— START OF Excerpt —

Thursday, July 3, 2008

Double-skewered Potatoes

One of my favorite things about summertime is grilling out. Back in our Somerville days, Julie and I used to grill practically all our evening meals on a little propane camp-stove in our meager but fabulous backyard (about which one of us should post someday). We tried, and loved, just about everything on the grill: pizza, cake, fruit, stuffed onions, halloumi, leeks, broccolini, etc..

When I moved to a downtown Boston studio, I sadly said goodbye to summer grilling. Happily, though, I can now grill vicariously through my boyfriend, whose condo has a little deck just big enough for a table, two chairs, and a Weber charcoal grill. I’ll admit that I still haven’t mastered the art of charcoal grilling (so much more work than lighting that camp stove), but I do enjoy the slightly less experimental, more traditional meals he prepares out there, with my occasional help.

One of Julie’s and my great grill discoveries was the tastiness of grilled fingerling potatoes. So the other night when Mike was grilling babyback ribs, I suggested potatoes for a side dish instead of corn on the cob. When I’ve done this in the past, I’ve strung the little potatoes on bamboo skewers (soaked for several minutes in water to minimize charring). The problem with this method – and the same applies more or less with metal skewers – is the difficulty of turning the potatoes. The little guys just want to spin around on the skewers, so that one side ends up over-grilled and the other underdone.

So here’s the trick: skewer your potatoes onto not one but two bamboo skewers. This keeps them in line so they flip uniformly when you turn them rather than the maddening rotation associated with the single skewer. I found, though, that stabbing the bamboo skewers through the potatoes was tricky. After some frustration (and some fear of stabbing myself with the bamboo), I took out a metal skewer which was much more effective for the initial potato punctures, which I spaced about ¾ of an inch apart (working on a large wooden chopping board). Then it was a snap to string each potato easily onto a pair of bamboo skewers.

I brushed each set of potatoes generously with olive oil, sprinkled them with salt and pepper, and they were ready for the grill.

Even small potatoes take awhile to cook thoroughly. We had these on the grill for about forty-five minutes, turning periodically (and easily!) for even cooking. The result was delicious. The potatoes slid off the skewers onto our plates, and were soft and moist on the inside, and deliciously salty and crusty on the outside. A delectable, simple summer side dish.

— END OF Excerpt —

**Required work**
(1) List every food the potato post names as having been tried on the grill in the Somerville backyard.
(2) Write out the potato post word for word from "When I moved" to "my occasional help.".

— START OF Information supplied —

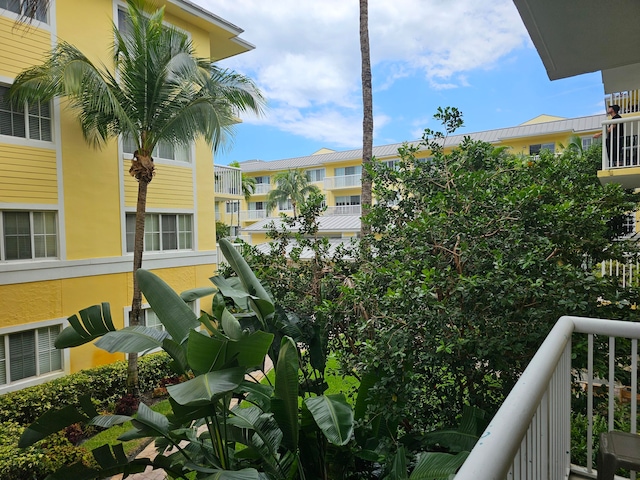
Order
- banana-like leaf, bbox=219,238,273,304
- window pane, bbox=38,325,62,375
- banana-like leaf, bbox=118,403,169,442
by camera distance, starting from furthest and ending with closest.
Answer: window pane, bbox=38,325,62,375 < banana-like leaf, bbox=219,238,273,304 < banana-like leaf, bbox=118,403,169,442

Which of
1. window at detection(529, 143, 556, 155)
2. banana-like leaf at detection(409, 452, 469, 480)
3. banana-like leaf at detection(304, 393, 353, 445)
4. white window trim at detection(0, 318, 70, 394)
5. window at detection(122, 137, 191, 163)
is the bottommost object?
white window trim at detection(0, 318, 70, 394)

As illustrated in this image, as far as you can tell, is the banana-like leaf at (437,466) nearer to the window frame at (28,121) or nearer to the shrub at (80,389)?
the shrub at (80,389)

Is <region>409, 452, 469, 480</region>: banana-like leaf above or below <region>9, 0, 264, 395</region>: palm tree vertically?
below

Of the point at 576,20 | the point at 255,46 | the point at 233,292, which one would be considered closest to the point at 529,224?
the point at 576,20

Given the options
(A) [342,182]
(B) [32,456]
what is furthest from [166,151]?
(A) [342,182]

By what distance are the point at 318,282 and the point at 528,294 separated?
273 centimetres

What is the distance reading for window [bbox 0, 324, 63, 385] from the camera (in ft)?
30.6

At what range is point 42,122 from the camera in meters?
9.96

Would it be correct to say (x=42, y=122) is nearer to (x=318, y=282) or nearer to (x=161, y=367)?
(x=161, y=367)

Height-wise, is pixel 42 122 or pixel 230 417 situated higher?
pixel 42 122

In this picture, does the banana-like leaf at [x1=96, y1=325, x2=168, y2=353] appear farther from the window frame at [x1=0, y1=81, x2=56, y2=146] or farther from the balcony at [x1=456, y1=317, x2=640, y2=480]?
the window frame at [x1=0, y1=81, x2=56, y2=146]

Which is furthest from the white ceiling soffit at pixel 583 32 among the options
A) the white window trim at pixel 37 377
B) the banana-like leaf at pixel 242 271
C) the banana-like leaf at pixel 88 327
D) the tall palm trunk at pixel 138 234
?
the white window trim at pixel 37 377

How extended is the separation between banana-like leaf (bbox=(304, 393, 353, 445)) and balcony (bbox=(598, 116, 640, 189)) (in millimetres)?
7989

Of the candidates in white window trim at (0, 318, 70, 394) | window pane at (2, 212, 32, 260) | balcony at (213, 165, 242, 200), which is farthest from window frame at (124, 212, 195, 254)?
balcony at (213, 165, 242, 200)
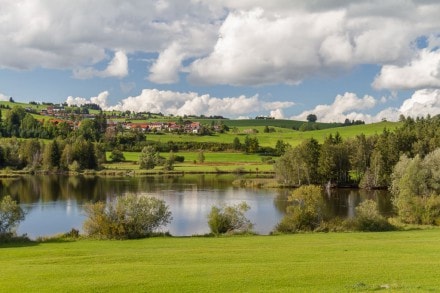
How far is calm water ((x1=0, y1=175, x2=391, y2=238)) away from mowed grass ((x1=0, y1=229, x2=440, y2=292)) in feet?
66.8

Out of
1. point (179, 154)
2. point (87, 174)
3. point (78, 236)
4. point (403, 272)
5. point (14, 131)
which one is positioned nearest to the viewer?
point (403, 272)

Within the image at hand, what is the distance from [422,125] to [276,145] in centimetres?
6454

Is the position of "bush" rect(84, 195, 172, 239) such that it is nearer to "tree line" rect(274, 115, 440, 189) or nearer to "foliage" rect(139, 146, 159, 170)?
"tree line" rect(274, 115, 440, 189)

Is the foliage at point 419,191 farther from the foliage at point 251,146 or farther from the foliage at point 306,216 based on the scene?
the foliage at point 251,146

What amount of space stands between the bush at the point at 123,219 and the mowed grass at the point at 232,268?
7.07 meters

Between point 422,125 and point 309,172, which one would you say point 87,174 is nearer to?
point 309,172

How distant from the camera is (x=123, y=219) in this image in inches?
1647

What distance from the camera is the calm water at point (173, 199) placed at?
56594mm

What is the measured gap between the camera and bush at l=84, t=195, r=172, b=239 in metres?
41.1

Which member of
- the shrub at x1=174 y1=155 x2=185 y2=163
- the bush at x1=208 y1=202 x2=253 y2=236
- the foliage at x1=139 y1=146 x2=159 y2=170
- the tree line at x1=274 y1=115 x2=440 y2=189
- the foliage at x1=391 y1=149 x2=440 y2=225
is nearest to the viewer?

— END OF Information supplied —

**Answer set**
(1) pizza, cake, fruit, stuffed onions, halloumi, leeks, broccolini

(2)
When I moved to a downtown Boston studio, I sadly said goodbye to summer grilling. Happily, though, I can now grill vicariously through my boyfriend, whose condo has a little deck just big enough for a table, two chairs, and a Weber charcoal grill. I’ll admit that I still haven’t mastered the art of charcoal grilling (so much more work than lighting that camp stove), but I do enjoy the slightly less experimental, more traditional meals he prepares out there, with my occasional help.